▸ **Document passage**:
= = =

A wide range of robot models means a wide range of learning

A wide range of robot models means a wide range of learning

 Have you ever wondered why some people love lectures, but you’re so bored you want to cry or sleep or both? Why is it that they can handle the monotonous voices, uninteresting subject matter, and dull presentation that were required for a class or workshop, while you struggle to stifle yawns? As it turns out, we all have different ways of learning that can fall into three main categories. And you may not be an auditory learner, one who loves to sit and listen. This doesn’t make you a bad student or employee, it is just how your brain works. If you look closely, many teachers are already diversifying their teaching plans to account for these differences. We just have to work smarter instead of harder, since these different learner profiles have the potential to drastically alter how we run our schools and training.

  There are three dominant types of learners, each with their own preferences. The most common are the visual learner. Since sight is such an important sense for us, most of us can visually learn in some capacity. But not everyone learns best from looking at figures, pictures, slides, and graphs. There are also auditory learners, who have to hear something to truly understand it, as well as kinesthetic learners who need to move and touch to comprehend. Almost all of us are learners who rely on a combination of these dominant senses (taste and smell don’t play quite as important roles in the classroom setting), but we do tend to favor one over the others.

= = =

▸ **Dataset records**:
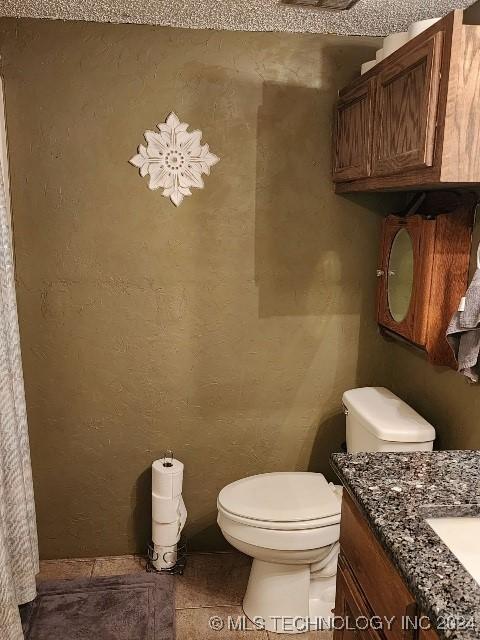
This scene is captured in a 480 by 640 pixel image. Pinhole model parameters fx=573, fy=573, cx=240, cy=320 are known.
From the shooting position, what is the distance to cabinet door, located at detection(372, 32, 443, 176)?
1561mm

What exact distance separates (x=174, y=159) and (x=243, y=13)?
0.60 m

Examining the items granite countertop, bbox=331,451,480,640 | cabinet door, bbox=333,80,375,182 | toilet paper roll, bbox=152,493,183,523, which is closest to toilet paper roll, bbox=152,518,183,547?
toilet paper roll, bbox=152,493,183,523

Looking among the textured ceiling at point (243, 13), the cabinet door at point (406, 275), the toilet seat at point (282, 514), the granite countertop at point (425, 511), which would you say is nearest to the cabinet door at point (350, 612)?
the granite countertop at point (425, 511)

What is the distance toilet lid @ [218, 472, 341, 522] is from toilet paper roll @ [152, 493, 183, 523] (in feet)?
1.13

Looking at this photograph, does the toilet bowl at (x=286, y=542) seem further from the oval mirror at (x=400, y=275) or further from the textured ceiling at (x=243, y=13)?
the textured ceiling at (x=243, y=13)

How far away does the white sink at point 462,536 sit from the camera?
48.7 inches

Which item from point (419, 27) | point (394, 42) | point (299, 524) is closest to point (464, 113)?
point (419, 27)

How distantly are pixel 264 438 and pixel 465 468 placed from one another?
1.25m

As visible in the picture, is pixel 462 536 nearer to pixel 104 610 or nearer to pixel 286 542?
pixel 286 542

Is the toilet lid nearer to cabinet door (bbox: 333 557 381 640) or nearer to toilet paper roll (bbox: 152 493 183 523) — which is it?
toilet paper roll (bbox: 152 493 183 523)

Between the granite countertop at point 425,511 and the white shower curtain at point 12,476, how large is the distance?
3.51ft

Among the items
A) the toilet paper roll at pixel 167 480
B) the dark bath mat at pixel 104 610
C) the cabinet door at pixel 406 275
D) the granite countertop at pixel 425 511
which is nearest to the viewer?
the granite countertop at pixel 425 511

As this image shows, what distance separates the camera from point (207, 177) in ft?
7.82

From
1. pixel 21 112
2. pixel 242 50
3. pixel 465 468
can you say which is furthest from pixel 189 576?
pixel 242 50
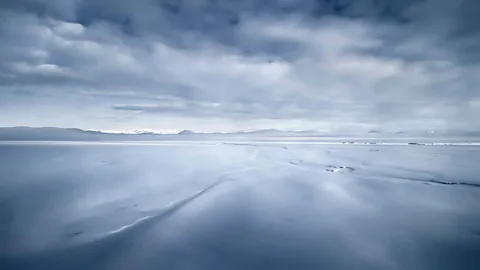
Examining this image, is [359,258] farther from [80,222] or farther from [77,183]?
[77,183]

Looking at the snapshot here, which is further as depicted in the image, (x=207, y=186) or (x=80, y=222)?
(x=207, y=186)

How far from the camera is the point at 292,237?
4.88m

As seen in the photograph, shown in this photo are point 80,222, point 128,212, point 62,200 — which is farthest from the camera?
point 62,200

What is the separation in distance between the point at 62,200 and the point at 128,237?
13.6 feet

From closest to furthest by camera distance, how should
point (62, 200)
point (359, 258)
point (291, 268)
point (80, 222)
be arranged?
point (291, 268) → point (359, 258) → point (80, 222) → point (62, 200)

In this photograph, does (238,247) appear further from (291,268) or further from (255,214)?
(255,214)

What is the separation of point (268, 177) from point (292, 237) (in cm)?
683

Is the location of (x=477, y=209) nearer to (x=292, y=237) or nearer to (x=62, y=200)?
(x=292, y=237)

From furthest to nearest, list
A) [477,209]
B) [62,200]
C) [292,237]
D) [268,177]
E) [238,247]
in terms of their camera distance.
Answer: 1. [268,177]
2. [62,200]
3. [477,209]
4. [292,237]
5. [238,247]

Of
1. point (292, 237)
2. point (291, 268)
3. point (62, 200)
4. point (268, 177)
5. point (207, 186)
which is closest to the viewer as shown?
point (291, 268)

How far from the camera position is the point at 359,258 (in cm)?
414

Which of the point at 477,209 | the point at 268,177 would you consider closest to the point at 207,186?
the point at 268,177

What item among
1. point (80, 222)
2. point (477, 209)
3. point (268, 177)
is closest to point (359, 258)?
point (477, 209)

= = =

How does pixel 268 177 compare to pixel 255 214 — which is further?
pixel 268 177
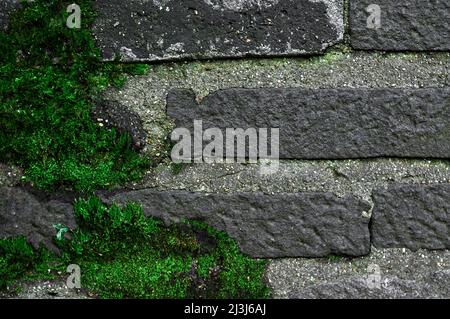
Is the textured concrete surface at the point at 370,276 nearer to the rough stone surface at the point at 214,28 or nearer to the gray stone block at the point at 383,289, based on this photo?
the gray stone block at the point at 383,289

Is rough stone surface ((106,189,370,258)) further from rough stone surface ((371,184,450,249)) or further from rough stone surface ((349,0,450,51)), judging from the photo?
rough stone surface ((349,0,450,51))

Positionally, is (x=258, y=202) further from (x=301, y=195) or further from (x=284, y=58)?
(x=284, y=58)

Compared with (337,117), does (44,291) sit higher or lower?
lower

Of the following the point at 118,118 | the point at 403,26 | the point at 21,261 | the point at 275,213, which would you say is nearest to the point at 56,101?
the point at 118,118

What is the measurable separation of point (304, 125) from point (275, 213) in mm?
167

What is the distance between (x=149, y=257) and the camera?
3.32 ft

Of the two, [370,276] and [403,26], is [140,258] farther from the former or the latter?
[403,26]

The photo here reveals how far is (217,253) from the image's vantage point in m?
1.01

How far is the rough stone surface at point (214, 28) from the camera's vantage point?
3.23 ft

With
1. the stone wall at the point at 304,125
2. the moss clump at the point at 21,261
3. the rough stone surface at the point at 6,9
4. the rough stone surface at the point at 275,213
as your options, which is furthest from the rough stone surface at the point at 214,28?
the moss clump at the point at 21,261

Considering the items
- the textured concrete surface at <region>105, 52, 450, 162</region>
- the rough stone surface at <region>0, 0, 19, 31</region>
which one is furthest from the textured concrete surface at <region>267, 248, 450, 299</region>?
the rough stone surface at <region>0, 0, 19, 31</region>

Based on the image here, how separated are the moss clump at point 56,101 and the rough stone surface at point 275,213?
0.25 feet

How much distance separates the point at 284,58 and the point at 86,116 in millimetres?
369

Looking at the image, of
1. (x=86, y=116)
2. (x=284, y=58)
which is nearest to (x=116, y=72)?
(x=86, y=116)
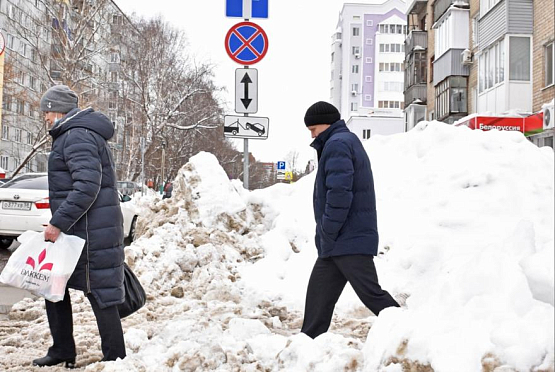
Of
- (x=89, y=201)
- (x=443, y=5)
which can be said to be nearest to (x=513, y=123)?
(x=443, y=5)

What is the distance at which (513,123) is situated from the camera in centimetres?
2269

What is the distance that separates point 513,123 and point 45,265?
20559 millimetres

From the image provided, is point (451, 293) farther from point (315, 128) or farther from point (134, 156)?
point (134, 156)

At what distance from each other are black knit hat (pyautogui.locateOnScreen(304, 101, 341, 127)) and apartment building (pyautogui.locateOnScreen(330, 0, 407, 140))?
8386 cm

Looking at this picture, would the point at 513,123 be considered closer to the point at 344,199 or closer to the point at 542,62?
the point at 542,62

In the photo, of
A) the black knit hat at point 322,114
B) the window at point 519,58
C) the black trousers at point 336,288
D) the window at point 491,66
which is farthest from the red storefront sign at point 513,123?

= = =

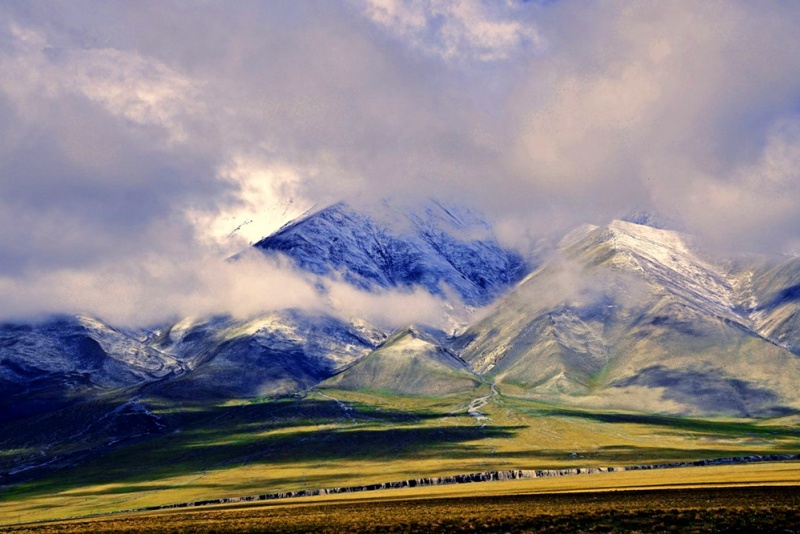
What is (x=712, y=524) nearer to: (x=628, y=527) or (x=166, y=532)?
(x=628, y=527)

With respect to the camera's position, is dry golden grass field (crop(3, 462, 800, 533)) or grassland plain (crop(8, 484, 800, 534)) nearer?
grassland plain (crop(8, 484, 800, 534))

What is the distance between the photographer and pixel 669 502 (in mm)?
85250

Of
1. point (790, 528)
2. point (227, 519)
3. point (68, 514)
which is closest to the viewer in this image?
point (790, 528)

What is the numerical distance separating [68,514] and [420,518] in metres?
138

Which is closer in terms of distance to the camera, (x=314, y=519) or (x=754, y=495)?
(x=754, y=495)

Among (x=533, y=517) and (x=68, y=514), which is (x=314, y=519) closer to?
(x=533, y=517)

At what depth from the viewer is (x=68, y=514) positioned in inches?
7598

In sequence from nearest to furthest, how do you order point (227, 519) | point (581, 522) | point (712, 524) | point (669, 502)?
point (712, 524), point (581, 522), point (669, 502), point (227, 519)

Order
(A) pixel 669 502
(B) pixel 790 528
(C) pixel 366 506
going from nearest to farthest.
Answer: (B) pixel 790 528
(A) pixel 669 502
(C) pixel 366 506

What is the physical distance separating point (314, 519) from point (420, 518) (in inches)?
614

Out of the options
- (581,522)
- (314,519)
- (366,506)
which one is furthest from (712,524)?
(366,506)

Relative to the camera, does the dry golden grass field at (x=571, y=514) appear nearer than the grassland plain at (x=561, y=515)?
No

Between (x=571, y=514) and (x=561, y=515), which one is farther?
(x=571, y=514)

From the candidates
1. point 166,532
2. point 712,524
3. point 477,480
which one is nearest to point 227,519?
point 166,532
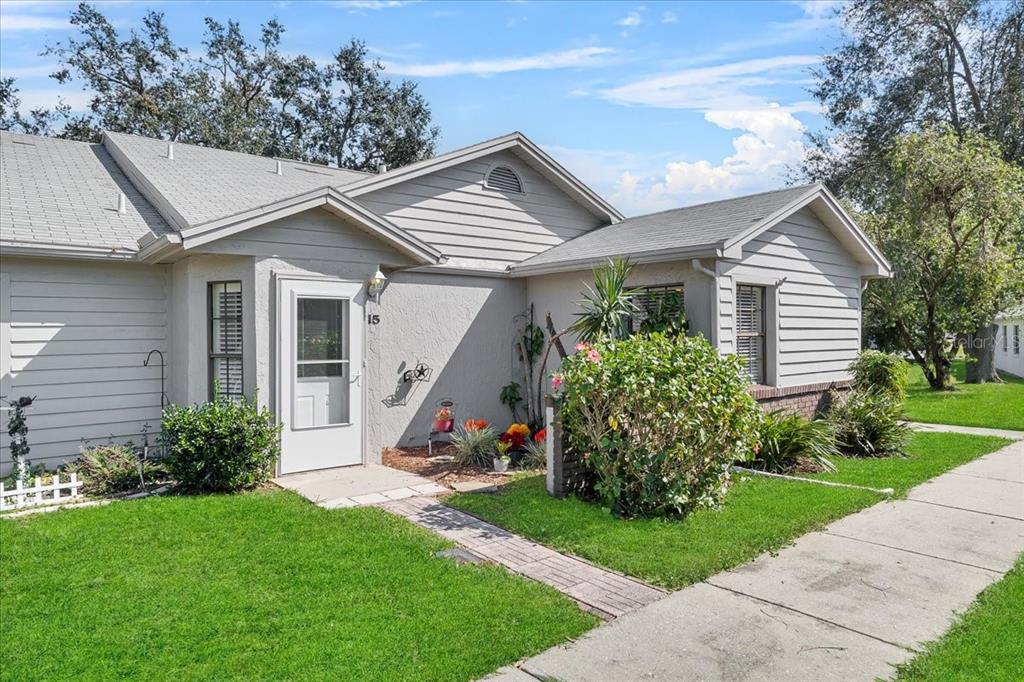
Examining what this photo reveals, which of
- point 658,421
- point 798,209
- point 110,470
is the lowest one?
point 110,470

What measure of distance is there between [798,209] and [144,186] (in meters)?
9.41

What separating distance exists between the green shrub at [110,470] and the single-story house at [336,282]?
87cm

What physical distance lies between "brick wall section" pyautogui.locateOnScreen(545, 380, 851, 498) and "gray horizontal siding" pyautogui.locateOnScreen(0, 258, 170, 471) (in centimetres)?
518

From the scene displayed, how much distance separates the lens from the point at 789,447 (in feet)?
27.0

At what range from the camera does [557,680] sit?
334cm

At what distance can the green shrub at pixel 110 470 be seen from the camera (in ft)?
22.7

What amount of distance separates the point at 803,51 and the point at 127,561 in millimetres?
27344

= = =

▸ **Required work**:
(a) According to the learning-styles passage, why can most people learn visually to some degree? Answer in one to three sentences.
(b) Summarize the learning-styles passage in two sentences.

▸ **Solutions to the problems**:
(a) Most people can learn visually in some capacity because sight is such an important sense for us.

(b) People have different ways of learning that fall into three main categories, and not being an auditory learner who enjoys lectures doesn't make someone a bad student or employee. The three dominant types are visual, auditory and kinesthetic learners, and although most people rely on a combination of these senses, they tend to favor one over the others.